By | Alphabet AI
The AI video track has been a bit cold lately. Seedance 2.0 is embroiled in copyright disputes, and OpenAI shut down Sora, casting a shadow over this field.
Right at this moment, Alibaba brought out a dark horse.
In April 2026, HappyHorse-1.0 surged to the top of the Artificial Analysis leaderboard, outperforming rivals like ByteDance and Kuaishou in both text-to-video and image-to-video (without audio) tracks.
Zhang Di returned to Alibaba in November 2025, taking up the position of Head of Taotian Group's Future Life Laboratory and reporting directly to Zheng Bo, CTO of Alimama.
This means that from Zhang Di's return to making a name for himself, only about 5 months passed.
The key point is that, like Alibaba's Qwen, HappyHorse released a commercially usable open-source version.
What is Qwen's status in Alibaba now?
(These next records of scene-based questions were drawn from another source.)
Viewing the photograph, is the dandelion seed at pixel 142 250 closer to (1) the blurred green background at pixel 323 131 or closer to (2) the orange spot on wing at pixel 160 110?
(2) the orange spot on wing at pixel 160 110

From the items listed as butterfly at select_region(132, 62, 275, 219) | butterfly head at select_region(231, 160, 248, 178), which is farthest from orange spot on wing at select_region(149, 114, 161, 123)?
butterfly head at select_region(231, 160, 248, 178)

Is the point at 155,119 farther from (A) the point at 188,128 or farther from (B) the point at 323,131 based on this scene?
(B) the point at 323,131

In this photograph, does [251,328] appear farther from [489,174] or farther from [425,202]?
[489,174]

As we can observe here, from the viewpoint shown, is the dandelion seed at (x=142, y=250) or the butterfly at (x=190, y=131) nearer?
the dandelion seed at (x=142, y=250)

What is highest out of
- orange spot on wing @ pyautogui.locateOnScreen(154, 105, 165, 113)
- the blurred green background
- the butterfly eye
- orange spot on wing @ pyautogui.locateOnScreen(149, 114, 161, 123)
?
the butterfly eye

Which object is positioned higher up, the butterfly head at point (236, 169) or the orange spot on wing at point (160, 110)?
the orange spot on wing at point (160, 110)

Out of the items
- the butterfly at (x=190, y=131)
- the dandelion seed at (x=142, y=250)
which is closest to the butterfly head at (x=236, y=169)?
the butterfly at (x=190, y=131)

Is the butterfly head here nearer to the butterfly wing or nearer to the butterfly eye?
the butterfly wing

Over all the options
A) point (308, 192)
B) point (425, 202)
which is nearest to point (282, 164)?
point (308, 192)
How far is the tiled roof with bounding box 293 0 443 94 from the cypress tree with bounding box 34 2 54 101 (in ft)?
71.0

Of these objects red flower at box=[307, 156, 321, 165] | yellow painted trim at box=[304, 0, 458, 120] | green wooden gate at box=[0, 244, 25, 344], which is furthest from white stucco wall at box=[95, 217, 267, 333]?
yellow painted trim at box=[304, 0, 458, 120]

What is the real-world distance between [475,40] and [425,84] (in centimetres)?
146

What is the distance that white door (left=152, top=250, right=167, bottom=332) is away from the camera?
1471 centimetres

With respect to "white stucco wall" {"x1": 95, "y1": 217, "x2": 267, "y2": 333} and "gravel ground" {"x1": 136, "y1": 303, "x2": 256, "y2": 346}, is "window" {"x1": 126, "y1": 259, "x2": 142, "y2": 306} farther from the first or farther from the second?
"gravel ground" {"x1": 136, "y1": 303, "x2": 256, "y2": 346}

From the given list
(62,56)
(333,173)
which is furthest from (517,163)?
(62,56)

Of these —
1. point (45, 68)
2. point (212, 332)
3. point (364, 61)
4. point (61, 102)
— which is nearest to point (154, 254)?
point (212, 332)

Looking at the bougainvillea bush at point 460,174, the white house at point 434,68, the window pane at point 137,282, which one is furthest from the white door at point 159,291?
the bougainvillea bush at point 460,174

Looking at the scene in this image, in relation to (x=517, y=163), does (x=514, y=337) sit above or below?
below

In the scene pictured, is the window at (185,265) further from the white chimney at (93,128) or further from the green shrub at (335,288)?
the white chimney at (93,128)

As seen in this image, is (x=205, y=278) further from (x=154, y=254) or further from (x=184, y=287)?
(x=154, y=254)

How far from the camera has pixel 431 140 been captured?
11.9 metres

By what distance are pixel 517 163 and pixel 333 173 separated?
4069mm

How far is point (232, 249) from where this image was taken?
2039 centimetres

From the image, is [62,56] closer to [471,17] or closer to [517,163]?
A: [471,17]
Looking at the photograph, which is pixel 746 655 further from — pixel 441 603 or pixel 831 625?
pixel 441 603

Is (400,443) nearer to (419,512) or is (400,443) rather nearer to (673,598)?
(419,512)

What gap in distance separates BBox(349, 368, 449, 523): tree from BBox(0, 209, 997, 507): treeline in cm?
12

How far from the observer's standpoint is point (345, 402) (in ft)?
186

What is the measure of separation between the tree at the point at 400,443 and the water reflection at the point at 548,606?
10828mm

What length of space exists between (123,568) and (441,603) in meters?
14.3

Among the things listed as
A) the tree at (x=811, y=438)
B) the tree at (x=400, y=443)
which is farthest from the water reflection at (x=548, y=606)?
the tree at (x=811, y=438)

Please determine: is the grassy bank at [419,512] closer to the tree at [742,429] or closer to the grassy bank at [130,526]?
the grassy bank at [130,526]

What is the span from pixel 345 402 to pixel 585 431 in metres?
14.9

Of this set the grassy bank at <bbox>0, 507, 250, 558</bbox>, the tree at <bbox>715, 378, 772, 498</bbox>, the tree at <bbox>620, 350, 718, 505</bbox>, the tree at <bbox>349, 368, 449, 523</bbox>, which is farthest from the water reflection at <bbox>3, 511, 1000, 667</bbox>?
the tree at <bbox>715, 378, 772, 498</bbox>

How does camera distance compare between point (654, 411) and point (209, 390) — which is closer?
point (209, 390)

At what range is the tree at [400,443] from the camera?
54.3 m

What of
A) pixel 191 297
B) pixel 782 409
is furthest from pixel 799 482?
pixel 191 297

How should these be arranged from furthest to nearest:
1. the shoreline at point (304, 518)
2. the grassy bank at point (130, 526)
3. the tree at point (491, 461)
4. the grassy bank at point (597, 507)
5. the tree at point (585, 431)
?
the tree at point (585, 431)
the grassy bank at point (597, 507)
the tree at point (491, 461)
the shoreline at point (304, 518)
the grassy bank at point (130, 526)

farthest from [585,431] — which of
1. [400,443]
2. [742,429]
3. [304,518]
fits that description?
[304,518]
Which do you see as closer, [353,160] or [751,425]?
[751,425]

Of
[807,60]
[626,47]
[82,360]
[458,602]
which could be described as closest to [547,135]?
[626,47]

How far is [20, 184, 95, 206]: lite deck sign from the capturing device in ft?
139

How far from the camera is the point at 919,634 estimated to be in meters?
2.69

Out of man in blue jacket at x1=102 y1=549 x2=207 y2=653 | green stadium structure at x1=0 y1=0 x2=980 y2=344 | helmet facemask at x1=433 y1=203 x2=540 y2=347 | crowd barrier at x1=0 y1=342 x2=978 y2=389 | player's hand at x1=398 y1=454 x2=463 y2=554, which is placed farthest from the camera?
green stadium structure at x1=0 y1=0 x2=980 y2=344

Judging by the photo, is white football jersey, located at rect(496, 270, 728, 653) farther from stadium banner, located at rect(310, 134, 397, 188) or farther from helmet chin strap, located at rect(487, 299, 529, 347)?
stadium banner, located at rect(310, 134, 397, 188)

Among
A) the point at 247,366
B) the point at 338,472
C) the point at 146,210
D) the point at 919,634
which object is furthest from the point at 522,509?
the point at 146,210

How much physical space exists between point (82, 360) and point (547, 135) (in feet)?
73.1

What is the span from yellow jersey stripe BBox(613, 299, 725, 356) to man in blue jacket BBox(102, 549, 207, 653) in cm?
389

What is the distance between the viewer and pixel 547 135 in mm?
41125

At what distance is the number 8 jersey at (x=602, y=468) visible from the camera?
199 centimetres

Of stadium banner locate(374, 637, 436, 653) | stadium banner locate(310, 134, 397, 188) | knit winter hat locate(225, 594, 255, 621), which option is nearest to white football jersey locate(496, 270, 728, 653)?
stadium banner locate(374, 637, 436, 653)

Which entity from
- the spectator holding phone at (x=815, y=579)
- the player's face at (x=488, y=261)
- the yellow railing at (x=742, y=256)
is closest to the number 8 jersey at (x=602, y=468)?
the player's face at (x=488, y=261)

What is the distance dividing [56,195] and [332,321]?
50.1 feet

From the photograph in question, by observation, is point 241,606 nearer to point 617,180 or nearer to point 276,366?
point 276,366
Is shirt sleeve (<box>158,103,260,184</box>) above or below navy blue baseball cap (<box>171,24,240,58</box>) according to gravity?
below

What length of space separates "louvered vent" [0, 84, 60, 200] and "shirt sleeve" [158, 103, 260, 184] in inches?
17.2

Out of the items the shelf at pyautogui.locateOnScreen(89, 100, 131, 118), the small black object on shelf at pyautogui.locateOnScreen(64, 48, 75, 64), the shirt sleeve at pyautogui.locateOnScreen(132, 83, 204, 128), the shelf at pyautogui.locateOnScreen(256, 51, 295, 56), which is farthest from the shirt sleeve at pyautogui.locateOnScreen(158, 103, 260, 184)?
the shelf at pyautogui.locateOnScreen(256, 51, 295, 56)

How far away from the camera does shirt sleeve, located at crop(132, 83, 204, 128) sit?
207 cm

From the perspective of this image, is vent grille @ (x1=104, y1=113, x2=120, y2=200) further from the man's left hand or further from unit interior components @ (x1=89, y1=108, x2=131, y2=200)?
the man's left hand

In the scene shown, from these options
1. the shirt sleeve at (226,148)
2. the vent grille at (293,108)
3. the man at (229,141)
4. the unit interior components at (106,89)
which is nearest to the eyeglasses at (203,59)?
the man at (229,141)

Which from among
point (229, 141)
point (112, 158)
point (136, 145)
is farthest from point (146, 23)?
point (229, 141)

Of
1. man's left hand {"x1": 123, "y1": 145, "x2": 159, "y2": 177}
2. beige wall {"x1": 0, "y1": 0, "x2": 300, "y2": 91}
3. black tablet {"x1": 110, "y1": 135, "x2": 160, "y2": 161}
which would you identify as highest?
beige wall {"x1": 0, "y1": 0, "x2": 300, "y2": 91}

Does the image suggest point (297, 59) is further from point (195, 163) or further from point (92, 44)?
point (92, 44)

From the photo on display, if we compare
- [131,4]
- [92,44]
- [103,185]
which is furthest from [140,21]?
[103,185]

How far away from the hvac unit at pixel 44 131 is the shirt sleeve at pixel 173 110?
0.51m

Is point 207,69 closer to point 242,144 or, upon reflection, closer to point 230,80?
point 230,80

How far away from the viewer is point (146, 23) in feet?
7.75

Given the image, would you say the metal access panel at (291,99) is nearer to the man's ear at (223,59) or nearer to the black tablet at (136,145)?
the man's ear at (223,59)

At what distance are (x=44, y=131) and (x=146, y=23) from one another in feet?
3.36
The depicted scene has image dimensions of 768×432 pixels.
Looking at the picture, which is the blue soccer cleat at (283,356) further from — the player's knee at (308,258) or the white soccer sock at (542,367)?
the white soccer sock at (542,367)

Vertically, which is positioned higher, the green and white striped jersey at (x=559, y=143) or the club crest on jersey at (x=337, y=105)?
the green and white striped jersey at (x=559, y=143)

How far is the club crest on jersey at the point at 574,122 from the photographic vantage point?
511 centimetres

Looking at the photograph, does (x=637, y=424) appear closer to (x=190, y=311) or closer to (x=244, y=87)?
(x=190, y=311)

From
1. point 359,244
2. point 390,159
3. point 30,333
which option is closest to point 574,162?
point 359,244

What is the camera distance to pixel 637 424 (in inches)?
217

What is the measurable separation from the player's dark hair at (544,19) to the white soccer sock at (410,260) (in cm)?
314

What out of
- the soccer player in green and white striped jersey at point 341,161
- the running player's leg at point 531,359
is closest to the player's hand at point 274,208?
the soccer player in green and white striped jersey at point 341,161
It is Alibaba Group's core general-purpose large model foundation, the absolute core carrier of its AI strategy. Everything Alibaba does now is centered around Qwen.
Therefore, the significance of HappyHorse to Alibaba might be far more than just a model that tops leaderboards to show off technology.
However, before understanding Alibaba's intentions, we should first talk about who Zhang Di is.
01 From Alibaba to Kuaishou and Back to Alibaba
Zhang Di graduated from Shanghai Jiao Tong University with a degree in Computer Science, completing a combined bachelor's and master's program. After graduating in 2010, he joined Alibaba, where he was long responsible for Alimama's big data and machine learning engineering architecture.
Alimama focuses on advertising, recommendation, search, and conversion, which involve large-scale data, massive distribution, and complex engineering systems. These things might not sound as exciting as large models, but they are precisely the places that later trained AI talent for Chinese internet companies.
Many people who can truly turn models into products did not purely come from laboratories. They earlier underwent training in systems like search, recommendation, advertising, and content distribution.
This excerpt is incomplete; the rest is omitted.